In the permitting context, the “significant nexus” test will likely result in additional time and expense.  The onus is on the permit applicant to show that a water is non-jurisdictional.  To satisfy this burden under the “significant nexus” test, an applicant will need to, among other things, (1) identify the nearest navigable waters, interstate waters, and territorial seas; (2) identify other potentially “similarly situated” waters, which may not be located on the applicant’s property; (3) determine the size and function of the water and the “similarly situated” waters; and (4) hire a third party to conduct this work and prepare a detailed report.  Unfortunately, landowners are left with little guidance to determine precisely what constitutes a “significant nexus,” making it difficult and expensive to comply with the rule as a practical matter.

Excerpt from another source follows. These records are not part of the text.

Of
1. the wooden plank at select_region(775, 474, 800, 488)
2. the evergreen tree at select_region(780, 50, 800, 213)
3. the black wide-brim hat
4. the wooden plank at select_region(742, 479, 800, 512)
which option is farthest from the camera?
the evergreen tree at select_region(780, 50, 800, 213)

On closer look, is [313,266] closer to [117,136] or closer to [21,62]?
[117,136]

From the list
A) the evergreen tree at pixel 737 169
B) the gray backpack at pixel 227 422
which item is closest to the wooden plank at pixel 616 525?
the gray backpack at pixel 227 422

Litigation Challenging the Rule

The rule originally went into effect on August 28, 2015, and has been challenged in lawsuits across the country.  In August 2015, the North Dakota District Court stayed the enforcement of the rule in 13 states (Alaska, Arizona, Arkansas, Colorado, Idaho, Missouri, Montana, Nebraska, Nevada, New Mexico, North Dakota, South Dakota and Wyoming).  On October 9th, in a separate lawsuit filed in the Sixth

Circuit, the Court of Appeals concluded that the petitioners challenging the rule had demonstrated a substantial likelihood of success on the merits, and thus stayed the rule nationwide.1

Also at issue in the Sixth Circuit case is a procedural question of whether the appellate court has original jurisdiction to decide challenges to the rule or if such cases must first be brought in district court.  On February 22, 2016, the Court ruled, in a fractured opinion, that it has jurisdiction to proceed with the lawsuit.  However, on February 29th, petitioners filed a petition for rehearing en banc, requesting that the Court reconsider its decision on the jurisdictional issue.  The nationwide stay should continue to remain in effect while the petition for rehearing is pending.

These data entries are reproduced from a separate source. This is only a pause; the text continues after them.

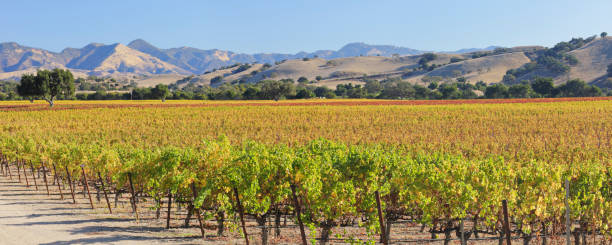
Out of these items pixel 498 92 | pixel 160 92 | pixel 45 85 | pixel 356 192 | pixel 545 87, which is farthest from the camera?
pixel 498 92

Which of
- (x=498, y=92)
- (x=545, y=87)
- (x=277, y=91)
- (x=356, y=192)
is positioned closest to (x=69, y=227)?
(x=356, y=192)

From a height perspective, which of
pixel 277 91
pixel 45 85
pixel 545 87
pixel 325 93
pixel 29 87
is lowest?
pixel 545 87

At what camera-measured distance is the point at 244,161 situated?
11531 mm

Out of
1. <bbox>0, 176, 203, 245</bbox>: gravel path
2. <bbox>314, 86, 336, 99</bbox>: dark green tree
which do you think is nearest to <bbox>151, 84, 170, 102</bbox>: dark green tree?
<bbox>314, 86, 336, 99</bbox>: dark green tree

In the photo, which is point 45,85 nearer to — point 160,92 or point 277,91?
point 160,92

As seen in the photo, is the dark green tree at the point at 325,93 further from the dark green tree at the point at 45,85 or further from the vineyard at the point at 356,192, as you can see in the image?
the vineyard at the point at 356,192

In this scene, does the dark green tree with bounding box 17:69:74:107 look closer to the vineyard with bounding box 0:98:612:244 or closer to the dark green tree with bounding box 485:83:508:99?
the vineyard with bounding box 0:98:612:244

This jurisdictional question is important not merely as a matter of procedure, but because the Court’s ruling on jurisdiction will effectively decide whether the nationwide stay remains in effect.  If the Sixth Circuit does not stray from its original decision that it has jurisdiction, the stay will remain in place.  If, on the other hand, the Court grants the petition for rehearing and ultimately concludes that is does not have jurisdiction, the stay will be lifted and the rule will immediately go into effect in all but the 13 states involved in the North Dakota litigation.

Given these numerous legal challenges, the future of the rule is unclear.  If the rule is struck down by the courts, it will be a victory for numerous industries.  If the legal challenges to the rule fail, these industries will be faced with expanded Clean Water Act jurisdiction and permitting requirements that will most likely drive up the time and cost of doing business.